"I think I'm ready to be a woman"
Forget everything you know and start over.
My dinner this evening was a cup of tea and raspberry Lindt chocolate. A meal made for champions I'd say. It's raining outside, I'm tucked up in bed, and all I can think about is how much I miss my old stomping grounds in London Town. God, I miss it so much.
I miss the accents, the busy pedestrians too preoccupied to realize that they've knocked straight into me, and the constant stir of the city. I miss the airplanes flying overhead, the buzz of the traffic outside my window, and the orange glow of nighttime. I miss my friends, our high heels clacking on the uneven sidewalks, and chatting up strangers while trying to keep my balance. I miss my walks in the park, my rides on the buses, and the feeling of pure happiness whenever the sun decided to emerge from behind the grey clouds and kiss me on my cheeks.
I miss my city.
While I do miss it all, and all of the trinkets it holds inside for me, part of me knows it's going to be a long time before I ever live there again. What a sweet naive girl I was to think that I'd be able to go back within two years! I don't think so, darling. It'll only be brief trips and longing memories for now. But someday, when I'm ready and the timing is right, I'll go back for another permanent stay, and I'll be reunited with the first city I had a love affair with.
These days I work, I pay for things, I sort things out, and I do my best to save up money to do new, bigger things I have planned for myself in the future. Yes, it's all vague, and I purposefully leave the details out so I don't jinx it. Every time I open my big mouth and share any kind of idea I have on here I muck it up in some way shape or form. All I'll say is I'm ready for a change, and this change doesn't involve my passport, rather it simply involves a little creative initiative on my part.
I'm twenty-five now, and have been for roughly four months. I guess being a quarter of a century old isn't so bad. It's a lot fucking better than when I was twenty-four, I can say that much. Wow, twenty-four really sucked. The depression sucked. My hairstyle sucked. I sucked. Everything was just shit.

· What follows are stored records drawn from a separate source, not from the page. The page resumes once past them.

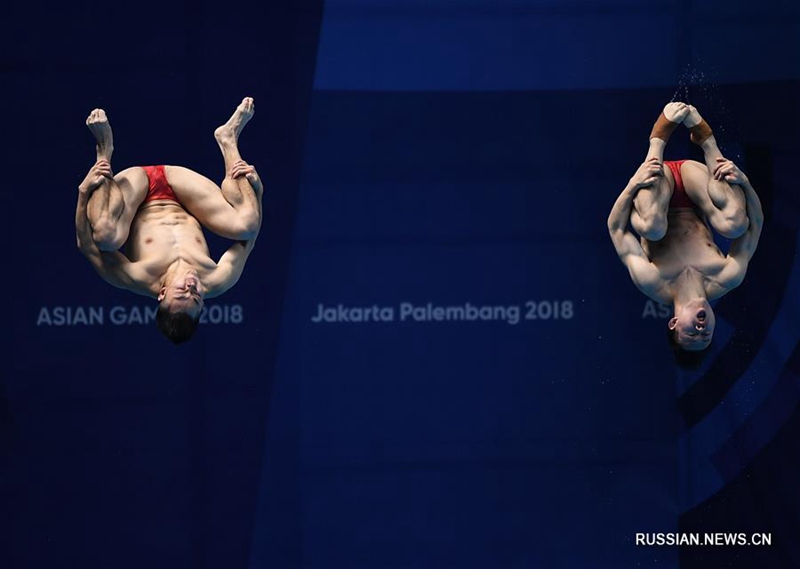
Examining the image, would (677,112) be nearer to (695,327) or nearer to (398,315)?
(695,327)

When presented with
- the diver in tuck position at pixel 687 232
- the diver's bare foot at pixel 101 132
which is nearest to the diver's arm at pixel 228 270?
the diver's bare foot at pixel 101 132

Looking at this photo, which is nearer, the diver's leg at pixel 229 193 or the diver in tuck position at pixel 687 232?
the diver in tuck position at pixel 687 232

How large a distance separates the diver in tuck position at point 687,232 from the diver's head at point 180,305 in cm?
175

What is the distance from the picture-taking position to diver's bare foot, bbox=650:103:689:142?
5.36m

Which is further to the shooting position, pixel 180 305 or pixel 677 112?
pixel 677 112

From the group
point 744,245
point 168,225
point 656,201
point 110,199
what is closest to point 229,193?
point 168,225

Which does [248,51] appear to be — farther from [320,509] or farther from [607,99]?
[320,509]

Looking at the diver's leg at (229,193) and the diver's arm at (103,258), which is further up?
the diver's leg at (229,193)

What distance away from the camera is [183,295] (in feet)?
17.1

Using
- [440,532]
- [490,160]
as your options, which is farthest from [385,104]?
[440,532]

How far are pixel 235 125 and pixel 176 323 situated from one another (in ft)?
3.06

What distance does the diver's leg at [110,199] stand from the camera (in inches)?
204

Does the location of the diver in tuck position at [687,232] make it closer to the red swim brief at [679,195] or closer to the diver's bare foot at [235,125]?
the red swim brief at [679,195]

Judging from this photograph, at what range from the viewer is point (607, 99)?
6.79 meters
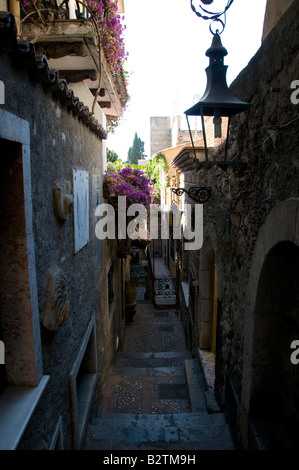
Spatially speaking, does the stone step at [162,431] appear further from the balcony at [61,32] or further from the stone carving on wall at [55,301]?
the balcony at [61,32]

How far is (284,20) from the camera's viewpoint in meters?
2.20

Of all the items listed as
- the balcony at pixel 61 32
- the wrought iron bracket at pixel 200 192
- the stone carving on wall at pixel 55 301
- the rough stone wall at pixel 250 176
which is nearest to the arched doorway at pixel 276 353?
the rough stone wall at pixel 250 176

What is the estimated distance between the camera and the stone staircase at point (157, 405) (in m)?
3.85

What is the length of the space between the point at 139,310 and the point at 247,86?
35.0ft

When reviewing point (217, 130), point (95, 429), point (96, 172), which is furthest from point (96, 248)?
point (217, 130)

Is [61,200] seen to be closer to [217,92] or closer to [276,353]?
[217,92]

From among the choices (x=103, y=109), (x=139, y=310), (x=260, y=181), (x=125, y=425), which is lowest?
(x=139, y=310)

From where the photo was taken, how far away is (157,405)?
17.7 feet

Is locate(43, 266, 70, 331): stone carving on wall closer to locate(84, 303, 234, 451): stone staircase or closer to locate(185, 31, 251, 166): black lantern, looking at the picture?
locate(185, 31, 251, 166): black lantern

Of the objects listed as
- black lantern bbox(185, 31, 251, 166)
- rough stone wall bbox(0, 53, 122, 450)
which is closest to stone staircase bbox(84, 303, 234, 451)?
rough stone wall bbox(0, 53, 122, 450)

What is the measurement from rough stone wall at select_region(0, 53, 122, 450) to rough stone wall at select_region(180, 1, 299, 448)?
1.73 m

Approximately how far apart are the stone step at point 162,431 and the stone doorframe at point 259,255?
2.22 ft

Now, though, things are still shit, but I'm nowhere near as depressed about it all. I do my best to be grateful every day for the things I have in my life, and somehow I feel myself settling a little more in my own skin. Two years out of uni, and I'm just now starting to think I'm almost recovered from it all. The time I spent there can now be translated into "when I was younger" stories, and I'm not scared to look back on the mess I used to be. Don't get me wrong, I loved every single minute I was there, but the dark days were some seriously dark periods in my life, and it used to be hard to think back on it.
I'm not reflective in 2011 as I normally am. At least not yet, anyway. I'm focused on what the future months have in store for me, and I'm ready to tackle it head on. I am ready for this change. I'm ready to start again. I'm ready to move forward, take a deep breath, and plunge into the deep end.
Forget everything you know and start over.